Next, learn that woman care more for your personality, confidence, intellect, emotional maturity and such..than they do about the amount of melanin in your skin. Those who care about your race are not worth your attention. End of story. On that note, stop giving people reasons to believe that you are making an ass of yourself. I am so DONE with your 'threads' on this silly subject.


----------



## HappyHours (Sep 16, 2011)

I will not date an Indian woman period and they can date who they want, in my experience they try to ruin relationships of Indian men when they are trying to get with any other type of women. Grade A hypocrites. One Indian girl I know dating a White guy has tried her best to spread rumors about me and stop me from getting with a girl who is White. 
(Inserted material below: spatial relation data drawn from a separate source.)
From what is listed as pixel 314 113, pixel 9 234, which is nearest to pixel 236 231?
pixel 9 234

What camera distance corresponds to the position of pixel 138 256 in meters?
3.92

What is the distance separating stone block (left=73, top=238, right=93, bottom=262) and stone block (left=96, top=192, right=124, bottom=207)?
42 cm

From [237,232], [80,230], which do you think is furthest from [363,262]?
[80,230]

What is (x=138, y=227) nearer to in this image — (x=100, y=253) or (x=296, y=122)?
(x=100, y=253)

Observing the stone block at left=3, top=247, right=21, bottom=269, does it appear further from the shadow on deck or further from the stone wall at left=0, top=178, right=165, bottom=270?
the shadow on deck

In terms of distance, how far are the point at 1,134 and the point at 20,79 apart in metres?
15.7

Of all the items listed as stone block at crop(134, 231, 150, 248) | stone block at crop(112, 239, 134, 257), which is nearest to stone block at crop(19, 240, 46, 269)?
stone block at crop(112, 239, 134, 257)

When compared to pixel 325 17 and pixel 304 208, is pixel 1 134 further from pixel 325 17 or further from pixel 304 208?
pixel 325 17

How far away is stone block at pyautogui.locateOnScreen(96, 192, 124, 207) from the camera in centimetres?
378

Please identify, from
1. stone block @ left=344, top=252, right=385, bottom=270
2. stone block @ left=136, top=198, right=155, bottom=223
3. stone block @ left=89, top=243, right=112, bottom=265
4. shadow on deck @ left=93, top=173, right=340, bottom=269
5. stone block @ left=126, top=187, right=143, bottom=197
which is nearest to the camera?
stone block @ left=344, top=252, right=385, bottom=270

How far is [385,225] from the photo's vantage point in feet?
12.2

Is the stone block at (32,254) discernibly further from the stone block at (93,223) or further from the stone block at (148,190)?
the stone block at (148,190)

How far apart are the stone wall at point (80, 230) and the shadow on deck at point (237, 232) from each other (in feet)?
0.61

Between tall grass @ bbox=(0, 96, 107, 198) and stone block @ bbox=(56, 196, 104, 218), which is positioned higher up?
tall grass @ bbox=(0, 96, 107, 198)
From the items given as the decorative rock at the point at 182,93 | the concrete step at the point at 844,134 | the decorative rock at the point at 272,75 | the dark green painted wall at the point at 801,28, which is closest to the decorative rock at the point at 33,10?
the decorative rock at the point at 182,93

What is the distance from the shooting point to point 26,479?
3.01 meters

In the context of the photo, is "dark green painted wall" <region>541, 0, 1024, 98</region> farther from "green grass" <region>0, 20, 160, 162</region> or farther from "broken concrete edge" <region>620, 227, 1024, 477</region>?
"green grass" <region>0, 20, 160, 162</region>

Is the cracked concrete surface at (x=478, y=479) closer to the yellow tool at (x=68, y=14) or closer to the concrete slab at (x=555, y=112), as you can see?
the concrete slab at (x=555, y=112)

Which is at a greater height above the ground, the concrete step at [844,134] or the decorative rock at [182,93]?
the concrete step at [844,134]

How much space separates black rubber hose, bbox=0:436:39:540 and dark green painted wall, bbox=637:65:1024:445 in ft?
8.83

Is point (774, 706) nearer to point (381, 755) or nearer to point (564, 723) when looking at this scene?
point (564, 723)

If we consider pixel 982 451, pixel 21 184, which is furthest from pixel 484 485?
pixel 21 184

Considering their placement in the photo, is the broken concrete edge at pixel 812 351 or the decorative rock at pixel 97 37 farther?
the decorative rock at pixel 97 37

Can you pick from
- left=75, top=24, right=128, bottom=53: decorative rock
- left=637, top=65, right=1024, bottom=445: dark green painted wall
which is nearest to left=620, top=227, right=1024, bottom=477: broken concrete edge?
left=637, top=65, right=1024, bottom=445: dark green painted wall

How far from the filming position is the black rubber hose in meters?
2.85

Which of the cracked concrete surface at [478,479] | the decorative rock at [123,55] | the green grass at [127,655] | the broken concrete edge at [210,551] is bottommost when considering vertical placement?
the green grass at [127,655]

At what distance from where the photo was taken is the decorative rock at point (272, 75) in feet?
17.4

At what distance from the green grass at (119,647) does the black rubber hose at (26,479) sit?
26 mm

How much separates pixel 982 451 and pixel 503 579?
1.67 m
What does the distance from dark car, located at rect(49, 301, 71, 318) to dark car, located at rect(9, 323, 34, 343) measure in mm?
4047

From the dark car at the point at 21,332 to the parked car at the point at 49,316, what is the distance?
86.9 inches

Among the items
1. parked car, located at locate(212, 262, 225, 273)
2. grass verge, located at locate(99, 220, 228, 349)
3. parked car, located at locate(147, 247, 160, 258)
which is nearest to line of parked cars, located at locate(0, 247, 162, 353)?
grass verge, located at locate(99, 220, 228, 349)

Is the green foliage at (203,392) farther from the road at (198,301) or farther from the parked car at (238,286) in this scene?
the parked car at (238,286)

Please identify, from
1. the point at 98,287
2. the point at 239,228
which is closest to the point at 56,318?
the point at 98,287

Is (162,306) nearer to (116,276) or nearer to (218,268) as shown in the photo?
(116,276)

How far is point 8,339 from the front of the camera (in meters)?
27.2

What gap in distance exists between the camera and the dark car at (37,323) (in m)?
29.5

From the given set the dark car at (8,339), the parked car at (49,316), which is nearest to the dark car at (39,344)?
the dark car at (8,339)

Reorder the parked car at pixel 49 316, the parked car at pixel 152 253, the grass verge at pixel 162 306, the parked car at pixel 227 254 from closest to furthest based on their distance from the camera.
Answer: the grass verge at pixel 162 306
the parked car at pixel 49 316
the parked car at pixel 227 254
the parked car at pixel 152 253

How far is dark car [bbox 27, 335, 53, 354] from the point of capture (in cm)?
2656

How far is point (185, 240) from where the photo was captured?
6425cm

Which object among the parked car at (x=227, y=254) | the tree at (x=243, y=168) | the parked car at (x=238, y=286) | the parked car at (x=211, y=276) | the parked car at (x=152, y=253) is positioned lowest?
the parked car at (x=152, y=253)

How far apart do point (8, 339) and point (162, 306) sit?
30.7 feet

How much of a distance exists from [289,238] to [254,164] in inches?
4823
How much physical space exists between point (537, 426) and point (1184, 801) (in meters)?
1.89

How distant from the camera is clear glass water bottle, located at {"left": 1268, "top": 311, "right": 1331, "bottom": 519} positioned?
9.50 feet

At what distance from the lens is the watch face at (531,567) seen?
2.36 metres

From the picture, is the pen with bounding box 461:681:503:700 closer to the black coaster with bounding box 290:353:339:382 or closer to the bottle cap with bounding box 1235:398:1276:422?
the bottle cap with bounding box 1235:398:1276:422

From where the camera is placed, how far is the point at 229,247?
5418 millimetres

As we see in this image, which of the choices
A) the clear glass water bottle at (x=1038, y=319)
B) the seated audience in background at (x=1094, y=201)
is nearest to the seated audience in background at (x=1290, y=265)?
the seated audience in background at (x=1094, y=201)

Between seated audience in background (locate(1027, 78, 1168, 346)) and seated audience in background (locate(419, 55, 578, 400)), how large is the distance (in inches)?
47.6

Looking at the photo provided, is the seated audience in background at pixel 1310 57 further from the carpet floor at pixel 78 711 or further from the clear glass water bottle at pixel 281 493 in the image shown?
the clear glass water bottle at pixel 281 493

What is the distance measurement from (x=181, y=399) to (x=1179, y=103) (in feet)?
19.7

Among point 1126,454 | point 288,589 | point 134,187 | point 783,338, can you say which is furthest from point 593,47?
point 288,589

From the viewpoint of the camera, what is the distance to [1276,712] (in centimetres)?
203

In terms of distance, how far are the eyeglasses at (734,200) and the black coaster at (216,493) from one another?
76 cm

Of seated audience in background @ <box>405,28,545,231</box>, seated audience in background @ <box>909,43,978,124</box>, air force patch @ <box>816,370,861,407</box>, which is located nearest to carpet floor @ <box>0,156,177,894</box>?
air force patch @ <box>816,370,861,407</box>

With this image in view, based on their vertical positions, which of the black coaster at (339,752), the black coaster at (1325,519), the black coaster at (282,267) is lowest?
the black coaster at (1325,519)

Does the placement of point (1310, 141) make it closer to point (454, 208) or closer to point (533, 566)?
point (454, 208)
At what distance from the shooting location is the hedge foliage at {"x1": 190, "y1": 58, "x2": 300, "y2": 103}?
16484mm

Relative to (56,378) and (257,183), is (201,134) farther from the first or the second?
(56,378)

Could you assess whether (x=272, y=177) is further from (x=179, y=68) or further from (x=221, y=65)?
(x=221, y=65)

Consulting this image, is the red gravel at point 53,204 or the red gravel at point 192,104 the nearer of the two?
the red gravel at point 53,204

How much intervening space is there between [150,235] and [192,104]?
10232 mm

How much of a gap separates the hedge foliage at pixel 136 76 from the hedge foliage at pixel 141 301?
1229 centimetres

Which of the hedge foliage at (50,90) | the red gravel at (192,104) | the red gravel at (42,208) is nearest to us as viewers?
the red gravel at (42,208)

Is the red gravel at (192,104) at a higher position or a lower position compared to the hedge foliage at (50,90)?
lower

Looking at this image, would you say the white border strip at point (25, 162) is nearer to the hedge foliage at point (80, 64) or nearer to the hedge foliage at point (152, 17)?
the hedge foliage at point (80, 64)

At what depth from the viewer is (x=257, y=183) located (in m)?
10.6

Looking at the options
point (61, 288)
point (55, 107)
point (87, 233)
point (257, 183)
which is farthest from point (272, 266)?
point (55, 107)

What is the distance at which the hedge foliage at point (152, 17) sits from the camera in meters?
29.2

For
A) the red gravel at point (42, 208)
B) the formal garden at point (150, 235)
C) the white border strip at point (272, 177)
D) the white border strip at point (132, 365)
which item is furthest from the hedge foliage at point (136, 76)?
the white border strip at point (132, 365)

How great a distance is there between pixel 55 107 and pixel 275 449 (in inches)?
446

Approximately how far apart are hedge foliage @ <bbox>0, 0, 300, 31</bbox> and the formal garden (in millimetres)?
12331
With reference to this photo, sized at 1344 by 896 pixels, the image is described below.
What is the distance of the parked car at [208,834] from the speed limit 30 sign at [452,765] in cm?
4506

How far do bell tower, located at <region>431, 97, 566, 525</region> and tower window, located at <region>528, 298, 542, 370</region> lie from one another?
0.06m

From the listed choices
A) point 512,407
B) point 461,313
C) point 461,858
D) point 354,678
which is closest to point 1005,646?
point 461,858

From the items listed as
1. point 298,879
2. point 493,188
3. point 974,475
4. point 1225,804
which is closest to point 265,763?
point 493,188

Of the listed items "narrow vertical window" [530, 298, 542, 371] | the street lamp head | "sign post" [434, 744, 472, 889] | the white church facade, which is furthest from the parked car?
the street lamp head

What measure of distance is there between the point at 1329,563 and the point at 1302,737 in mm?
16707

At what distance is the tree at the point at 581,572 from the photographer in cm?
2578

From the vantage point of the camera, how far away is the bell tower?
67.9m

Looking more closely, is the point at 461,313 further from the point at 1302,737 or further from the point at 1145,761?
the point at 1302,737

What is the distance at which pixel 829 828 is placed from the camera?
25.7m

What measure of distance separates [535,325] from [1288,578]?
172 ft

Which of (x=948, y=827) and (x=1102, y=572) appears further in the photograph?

*I am not changing anything on my account. And MODS, I love HOW you give me an infarction for calling some user on here a prick yet when they endlessly corner me with their hatred and insults you simply stand there and act like nothing is happening. So much for being a welcoming site. I post a thread about interracial relationships and I get bombarded with hatred.

Look, quit hiding the facts, race matters, don't believe me?

http://blog.okcupid.com/index.php/your-race-affects-whether-people-write-you-back/

Read that, look at the chart.

Look the proof is there. Sure there are "bright" women out there but lets be realistic, a large number of them are rare. Most women care about race, lets not run from that fact.

A white guy will initially have an advantage over my because I have olive skin and he has pale skin, mainly because people associate whites with good stereotypes.

we proved it here too

The Totem Pole Of Race Attractiveness » Roosh V

*Maybe you guys live in LALALAND or whatever but the issue is, color matters here in the "real world". 

I will get into an interracial relationship with a beautiful black, hispanic, asian, or White woman when I move to a bigger city and I will be the casanova I want to be because I know I have the potential to be one. I posted this thread for a general idea.


----------



## HappyHours (Sep 16, 2011)

I just overstayed my welcome here, I won't be coming back in a while or ever, I have a lot going on in my life, see you guys!


----------



## absent air (Dec 7, 2010)

> Bottom line, I am not dating an Indian girl, ever, I have been too scarred by them to even consider them for a relationship.


Lol, it's not like you have _any_ choice.


----------